- Brief -
Replace "blurry pink flower" with "hazy pink blossom" in the lines from the one containing "Looking at the" through the last line, and change nothing else.

Questions on scene geometry

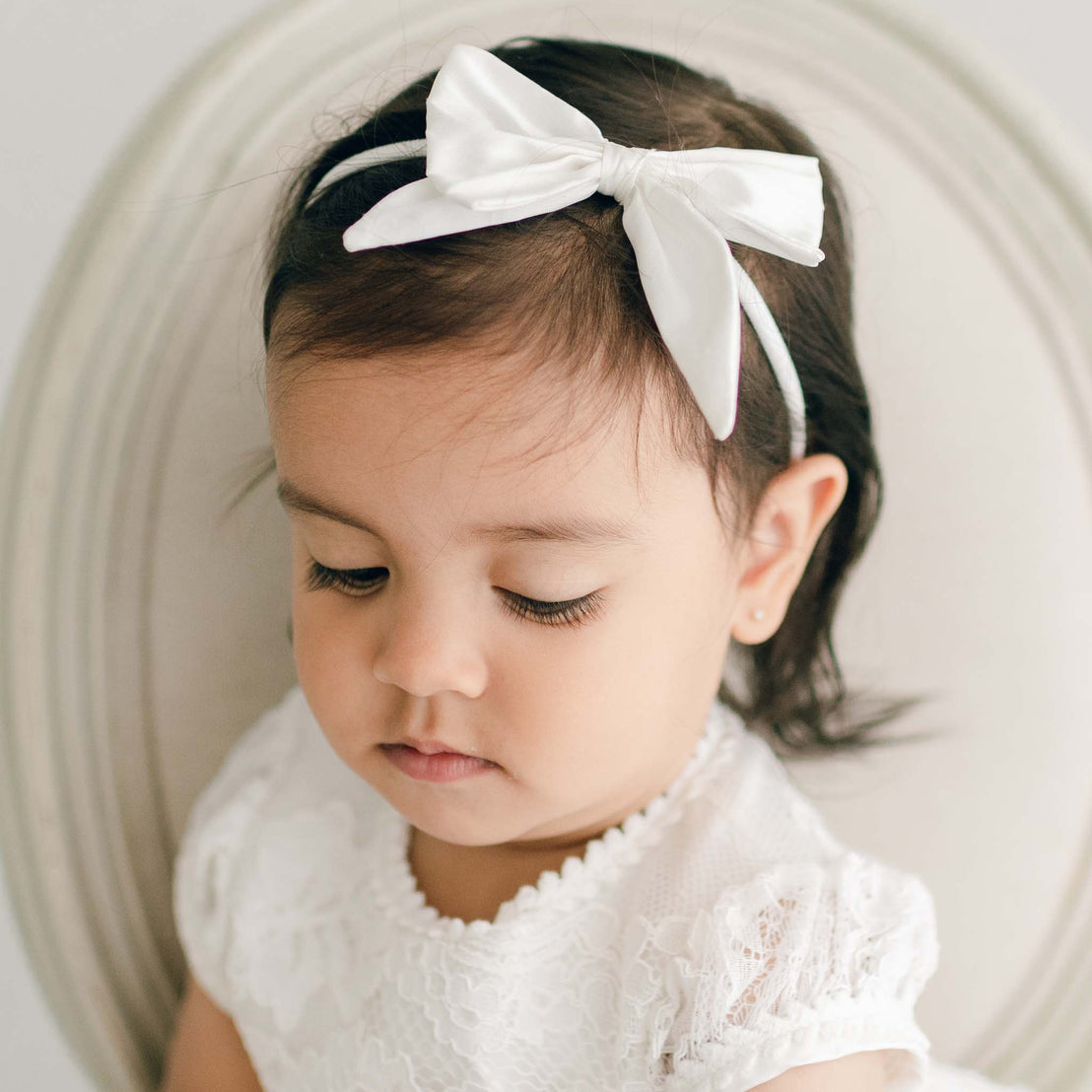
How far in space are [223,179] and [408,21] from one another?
20 cm

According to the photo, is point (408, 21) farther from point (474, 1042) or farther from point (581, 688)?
point (474, 1042)

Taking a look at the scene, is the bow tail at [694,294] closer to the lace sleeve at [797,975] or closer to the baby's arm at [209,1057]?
the lace sleeve at [797,975]

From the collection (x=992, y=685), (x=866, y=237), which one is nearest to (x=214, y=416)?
(x=866, y=237)

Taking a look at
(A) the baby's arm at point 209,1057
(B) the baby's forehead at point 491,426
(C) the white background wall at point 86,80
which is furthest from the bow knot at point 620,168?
(A) the baby's arm at point 209,1057

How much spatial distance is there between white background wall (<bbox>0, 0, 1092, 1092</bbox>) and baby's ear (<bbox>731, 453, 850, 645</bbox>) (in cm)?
36

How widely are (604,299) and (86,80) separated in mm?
529

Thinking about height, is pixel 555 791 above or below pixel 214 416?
below

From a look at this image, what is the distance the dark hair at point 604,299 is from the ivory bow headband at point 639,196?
0.11 ft

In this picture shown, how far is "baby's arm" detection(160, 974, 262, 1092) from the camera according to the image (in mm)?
974

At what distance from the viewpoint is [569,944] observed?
814 mm

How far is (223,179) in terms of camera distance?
93cm

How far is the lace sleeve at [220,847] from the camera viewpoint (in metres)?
0.95

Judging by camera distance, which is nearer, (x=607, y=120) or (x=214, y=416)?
(x=607, y=120)

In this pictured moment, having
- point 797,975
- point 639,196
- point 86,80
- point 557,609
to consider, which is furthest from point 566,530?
point 86,80
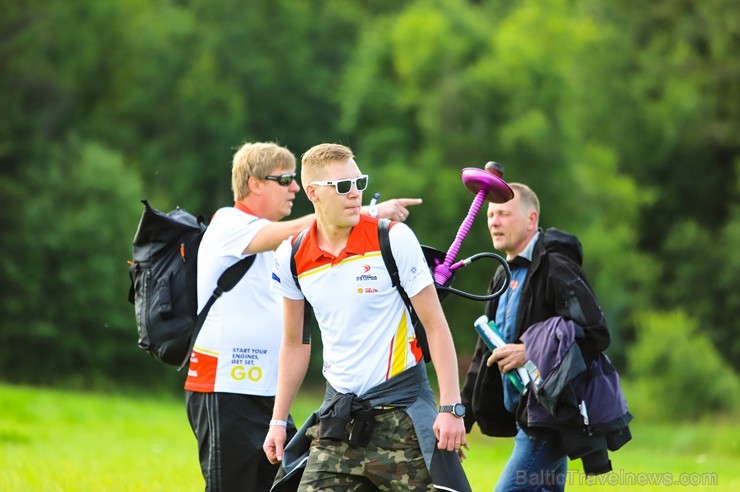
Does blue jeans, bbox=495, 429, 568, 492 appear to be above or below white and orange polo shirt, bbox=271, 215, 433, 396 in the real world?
below

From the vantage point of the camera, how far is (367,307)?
233 inches

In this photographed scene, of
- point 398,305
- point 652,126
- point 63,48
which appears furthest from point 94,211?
point 398,305

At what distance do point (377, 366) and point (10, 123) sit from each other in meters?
43.8

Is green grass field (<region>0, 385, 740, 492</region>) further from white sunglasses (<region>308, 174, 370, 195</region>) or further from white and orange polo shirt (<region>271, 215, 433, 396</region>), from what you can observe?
white sunglasses (<region>308, 174, 370, 195</region>)

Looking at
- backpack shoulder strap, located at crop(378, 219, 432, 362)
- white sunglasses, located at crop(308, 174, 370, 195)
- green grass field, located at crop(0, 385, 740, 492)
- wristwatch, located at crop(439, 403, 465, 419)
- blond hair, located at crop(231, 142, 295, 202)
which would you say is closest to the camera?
wristwatch, located at crop(439, 403, 465, 419)

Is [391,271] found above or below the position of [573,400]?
above

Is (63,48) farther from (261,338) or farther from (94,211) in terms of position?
(261,338)

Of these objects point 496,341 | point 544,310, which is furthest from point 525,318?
point 496,341

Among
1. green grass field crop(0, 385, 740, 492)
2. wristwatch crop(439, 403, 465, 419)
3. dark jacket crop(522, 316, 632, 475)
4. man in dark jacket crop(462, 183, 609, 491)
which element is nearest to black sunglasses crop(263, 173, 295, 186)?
man in dark jacket crop(462, 183, 609, 491)

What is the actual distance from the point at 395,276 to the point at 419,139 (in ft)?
145

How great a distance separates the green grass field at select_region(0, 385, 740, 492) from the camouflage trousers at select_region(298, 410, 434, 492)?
4.48 metres

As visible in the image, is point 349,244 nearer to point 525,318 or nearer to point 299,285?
point 299,285

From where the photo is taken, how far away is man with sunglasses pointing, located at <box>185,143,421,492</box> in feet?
23.7

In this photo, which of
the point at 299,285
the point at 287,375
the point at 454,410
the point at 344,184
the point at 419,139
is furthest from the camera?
the point at 419,139
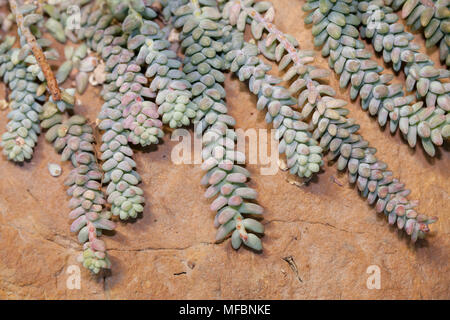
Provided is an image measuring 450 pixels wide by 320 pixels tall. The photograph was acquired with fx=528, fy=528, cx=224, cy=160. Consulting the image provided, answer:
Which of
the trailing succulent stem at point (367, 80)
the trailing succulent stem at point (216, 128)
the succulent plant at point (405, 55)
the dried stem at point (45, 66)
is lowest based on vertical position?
the dried stem at point (45, 66)

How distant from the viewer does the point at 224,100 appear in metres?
1.90

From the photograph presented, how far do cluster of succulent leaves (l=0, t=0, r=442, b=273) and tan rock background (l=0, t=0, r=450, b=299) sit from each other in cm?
6

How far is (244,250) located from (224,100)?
54 cm

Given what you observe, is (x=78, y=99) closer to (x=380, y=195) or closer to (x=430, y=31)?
(x=380, y=195)

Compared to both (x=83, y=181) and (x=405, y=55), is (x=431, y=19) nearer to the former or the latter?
(x=405, y=55)

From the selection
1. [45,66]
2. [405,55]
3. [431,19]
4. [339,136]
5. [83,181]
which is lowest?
[83,181]

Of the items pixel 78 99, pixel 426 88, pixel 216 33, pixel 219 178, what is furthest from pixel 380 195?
pixel 78 99

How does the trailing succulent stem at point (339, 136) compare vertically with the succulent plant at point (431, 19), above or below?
below

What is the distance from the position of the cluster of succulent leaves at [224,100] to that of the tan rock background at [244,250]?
6 centimetres

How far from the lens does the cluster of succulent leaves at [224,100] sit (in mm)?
1716

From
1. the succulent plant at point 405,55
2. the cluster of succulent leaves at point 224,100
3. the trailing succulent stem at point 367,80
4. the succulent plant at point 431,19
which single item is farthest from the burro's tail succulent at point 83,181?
the succulent plant at point 431,19

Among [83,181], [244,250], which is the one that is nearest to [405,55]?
[244,250]

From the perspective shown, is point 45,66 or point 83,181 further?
point 45,66

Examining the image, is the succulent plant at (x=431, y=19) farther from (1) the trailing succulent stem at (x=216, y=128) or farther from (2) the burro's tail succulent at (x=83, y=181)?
(2) the burro's tail succulent at (x=83, y=181)
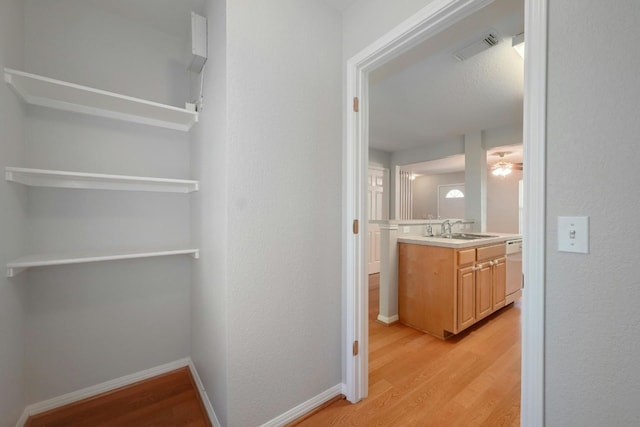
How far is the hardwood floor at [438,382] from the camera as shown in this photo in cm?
153

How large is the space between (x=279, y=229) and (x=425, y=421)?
1.44m

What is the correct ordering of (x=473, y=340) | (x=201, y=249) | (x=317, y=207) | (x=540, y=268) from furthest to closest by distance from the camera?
1. (x=473, y=340)
2. (x=201, y=249)
3. (x=317, y=207)
4. (x=540, y=268)

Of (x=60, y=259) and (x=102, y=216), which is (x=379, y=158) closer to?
(x=102, y=216)

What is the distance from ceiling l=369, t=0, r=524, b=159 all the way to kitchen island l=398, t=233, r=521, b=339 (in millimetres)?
1595

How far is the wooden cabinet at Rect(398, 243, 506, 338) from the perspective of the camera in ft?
7.95

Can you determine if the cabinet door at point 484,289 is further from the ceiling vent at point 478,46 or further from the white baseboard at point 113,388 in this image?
the white baseboard at point 113,388

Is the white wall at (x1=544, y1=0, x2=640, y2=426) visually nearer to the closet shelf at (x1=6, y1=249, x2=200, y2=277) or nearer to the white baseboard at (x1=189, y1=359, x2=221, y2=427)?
the white baseboard at (x1=189, y1=359, x2=221, y2=427)

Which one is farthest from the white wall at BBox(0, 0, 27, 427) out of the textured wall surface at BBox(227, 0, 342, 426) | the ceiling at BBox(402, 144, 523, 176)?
the ceiling at BBox(402, 144, 523, 176)

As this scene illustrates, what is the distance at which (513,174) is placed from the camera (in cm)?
678

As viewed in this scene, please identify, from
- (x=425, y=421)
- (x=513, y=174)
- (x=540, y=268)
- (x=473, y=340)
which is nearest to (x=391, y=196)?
(x=473, y=340)

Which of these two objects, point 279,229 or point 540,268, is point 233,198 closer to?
point 279,229

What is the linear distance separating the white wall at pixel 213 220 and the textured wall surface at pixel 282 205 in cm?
6

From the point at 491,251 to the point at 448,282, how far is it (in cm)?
85

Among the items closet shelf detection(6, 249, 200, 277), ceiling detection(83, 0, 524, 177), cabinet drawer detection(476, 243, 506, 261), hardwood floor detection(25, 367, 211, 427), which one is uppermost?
ceiling detection(83, 0, 524, 177)
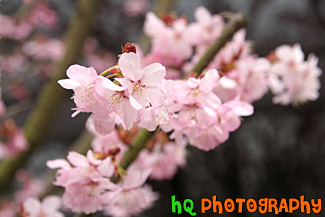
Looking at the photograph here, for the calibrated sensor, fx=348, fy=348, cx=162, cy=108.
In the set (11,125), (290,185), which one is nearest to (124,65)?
(11,125)

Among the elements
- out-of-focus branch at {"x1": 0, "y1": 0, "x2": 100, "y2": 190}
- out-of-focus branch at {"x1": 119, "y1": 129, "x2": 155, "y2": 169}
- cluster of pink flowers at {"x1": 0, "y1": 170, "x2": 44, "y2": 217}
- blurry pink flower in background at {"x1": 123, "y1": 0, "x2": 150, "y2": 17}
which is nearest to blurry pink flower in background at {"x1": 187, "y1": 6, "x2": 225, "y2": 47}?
out-of-focus branch at {"x1": 119, "y1": 129, "x2": 155, "y2": 169}

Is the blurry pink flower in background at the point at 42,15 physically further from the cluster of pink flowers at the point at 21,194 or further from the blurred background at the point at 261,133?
the cluster of pink flowers at the point at 21,194

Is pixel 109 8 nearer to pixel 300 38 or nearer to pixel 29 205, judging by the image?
pixel 300 38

- Correct result -
Looking at the photograph here, for the calibrated sensor, fx=348, fy=348, cx=162, cy=108.
In the set (11,125), (290,185), which one is nearest to (124,65)?
(11,125)

Among the elements
- out-of-focus branch at {"x1": 0, "y1": 0, "x2": 100, "y2": 190}
- out-of-focus branch at {"x1": 119, "y1": 129, "x2": 155, "y2": 169}
- cluster of pink flowers at {"x1": 0, "y1": 170, "x2": 44, "y2": 217}
- hazy pink blossom in background at {"x1": 123, "y1": 0, "x2": 150, "y2": 17}
which is nearest to hazy pink blossom in background at {"x1": 187, "y1": 6, "x2": 225, "y2": 47}?
out-of-focus branch at {"x1": 119, "y1": 129, "x2": 155, "y2": 169}

Is the hazy pink blossom in background at the point at 42,15 physically further from the cluster of pink flowers at the point at 21,194 or further from the blurred background at the point at 261,133?
the cluster of pink flowers at the point at 21,194

Is pixel 109 8 nearer to pixel 300 38 or nearer to pixel 29 205, judging by the image?
pixel 300 38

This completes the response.